Steve Almond is the author of “Against Football: One Fan’s Reluctant Manifesto.” (Photo courtesy of Jesse Costa/NPR)

Jacob Boucher
Connector Staff

Kerouac Writer-in-Residence and celebrated author Steve Almond hosted a reading of his work in O’Leary 222.

Almond is best known for his works “Candyfreak: A Journey through the Chocolate Underbelly of America,” the Paterson Prize-winning story collection “God Bless America” and his most recent release “Against Football: One Fan’s Reluctant Manifesto.” He also cohosts a podcast, “Dear Sugar,” with the memoirist Cheryl Strayed, and has self-published smaller works on everything from countering hate mail to overcoming writer’s block.
Steve Almond was introduced at the event by UMass Lowell professor and renowned author Andre Dubus III, who told the audience anecdotes about how he became familiar with Almond and his writing.

After this, Almond took to the stage and informed the crowd there was “nowhere to go but down.” In a similar fashion to his writing, Almond’s talk was frank and funny, saying it like it is while also being sarcastically self-deprecating and sincerely well spoken. He knows why people often will get angry at him for his writing, as his topics are often political. Almond, however, holds his ground to the very end, undeterred by angry, often vulgar dissenters.

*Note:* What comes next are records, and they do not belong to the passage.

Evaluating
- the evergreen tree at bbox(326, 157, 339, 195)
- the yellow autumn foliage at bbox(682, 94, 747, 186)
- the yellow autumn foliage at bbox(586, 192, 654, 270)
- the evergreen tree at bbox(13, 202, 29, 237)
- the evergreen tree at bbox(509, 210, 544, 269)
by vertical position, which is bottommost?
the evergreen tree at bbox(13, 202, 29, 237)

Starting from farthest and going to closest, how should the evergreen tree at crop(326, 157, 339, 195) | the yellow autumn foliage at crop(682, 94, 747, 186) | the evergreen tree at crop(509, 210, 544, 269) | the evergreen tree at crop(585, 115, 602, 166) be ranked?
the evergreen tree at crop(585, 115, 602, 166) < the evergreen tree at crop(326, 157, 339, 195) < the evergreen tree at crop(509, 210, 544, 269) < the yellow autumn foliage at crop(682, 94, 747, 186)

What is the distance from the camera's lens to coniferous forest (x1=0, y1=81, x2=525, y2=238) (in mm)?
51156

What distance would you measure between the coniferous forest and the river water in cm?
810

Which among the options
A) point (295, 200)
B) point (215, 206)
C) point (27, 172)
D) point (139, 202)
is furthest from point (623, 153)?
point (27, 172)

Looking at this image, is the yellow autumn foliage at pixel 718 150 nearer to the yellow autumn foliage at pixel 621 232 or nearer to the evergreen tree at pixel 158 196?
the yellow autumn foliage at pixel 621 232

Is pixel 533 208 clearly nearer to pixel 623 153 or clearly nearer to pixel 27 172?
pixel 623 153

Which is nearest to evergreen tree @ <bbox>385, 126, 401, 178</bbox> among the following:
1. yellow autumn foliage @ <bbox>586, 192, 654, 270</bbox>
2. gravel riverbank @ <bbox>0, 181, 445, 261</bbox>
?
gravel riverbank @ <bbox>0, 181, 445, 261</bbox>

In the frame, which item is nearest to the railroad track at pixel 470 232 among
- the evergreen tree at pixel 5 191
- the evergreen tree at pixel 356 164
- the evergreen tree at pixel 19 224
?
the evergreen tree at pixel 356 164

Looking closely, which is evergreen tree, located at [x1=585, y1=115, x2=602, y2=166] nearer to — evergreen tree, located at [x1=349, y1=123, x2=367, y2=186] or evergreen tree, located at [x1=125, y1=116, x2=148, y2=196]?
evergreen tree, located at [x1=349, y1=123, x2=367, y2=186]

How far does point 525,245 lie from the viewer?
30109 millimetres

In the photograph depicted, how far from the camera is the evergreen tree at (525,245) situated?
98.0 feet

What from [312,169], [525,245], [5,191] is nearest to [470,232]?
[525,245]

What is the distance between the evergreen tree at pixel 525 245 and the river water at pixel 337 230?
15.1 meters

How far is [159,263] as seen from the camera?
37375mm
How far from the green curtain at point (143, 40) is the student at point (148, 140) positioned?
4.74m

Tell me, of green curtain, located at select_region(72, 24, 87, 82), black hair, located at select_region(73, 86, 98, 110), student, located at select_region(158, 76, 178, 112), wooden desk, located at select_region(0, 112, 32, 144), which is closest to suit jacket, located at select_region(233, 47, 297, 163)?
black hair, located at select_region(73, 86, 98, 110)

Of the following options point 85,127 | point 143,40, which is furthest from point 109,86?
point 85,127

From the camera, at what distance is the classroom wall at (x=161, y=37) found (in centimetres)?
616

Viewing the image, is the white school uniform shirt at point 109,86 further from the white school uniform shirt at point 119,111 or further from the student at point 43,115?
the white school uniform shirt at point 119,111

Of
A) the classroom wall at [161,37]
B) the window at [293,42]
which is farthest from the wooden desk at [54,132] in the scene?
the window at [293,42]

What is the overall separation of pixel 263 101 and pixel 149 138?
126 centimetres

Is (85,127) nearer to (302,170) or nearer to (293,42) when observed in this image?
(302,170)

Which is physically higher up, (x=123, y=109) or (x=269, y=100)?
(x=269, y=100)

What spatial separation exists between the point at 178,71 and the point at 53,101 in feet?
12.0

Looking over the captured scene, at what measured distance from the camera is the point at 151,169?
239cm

Almond read from a variety of pieces, everything from his poetry to short stories to hate mail, but with every reading he found the right pace and tone to illicit in the audience exactly the reaction he hoped for: bringing out the seriousness in darker pieces and highlighting the irony or hilarity of others. For every heartbreaking short story, there was an over-the-top poem that was bad enough it read like humor; every sex scene would be punctuated by the comical evisceration of a proverbial internet comments section.

Many of the questions that night concerned Almond’s most recent work, “Against Football: One Fan’s Reluctant Manifesto.” Almond, a former Oakland Raiders fan, was forced to condemn the sport due to the effect it has on players’ health, coming out against the sport for the brain damage up to one third of players receive as a result of constant collisions, going so far as to call it a “brutal, crazy murder ballet.” One observer drew a comparison to boxing, a once popular sport which also caused serious injury, and asked why one had been condemned while football still gains popularity in the U.S. To this, Almond said. “You never see the guys’ faces,” arguing that in boxing the blood and bruises were center-stage, while in football the damage is cleverly hidden beneath helmets. “You just don’t see it; it’s invisible,” he said.

But Almond did not just talk about football, he also gave excellent advice to aspiring writers. Throughout his career, Almond said he was trapped in a struggle between two extremes – intense narcissism, believing every word he wrote was profound and game-changing, and crippling self-doubt, which he believes in its worst form to be writer’s block. Finding a balance, Almond said, is the best way to write well and write consistently.

In his opinion, the best way to do this is to read and review the work of other writers at your skill level, improving your “critical faculty.” He also advises using great authors, your Jane Austens and David Foster Wallaces, as inspiration and not contemporaries. By comparing yourself to the greats, he said, your early work will never live up to them and never improve.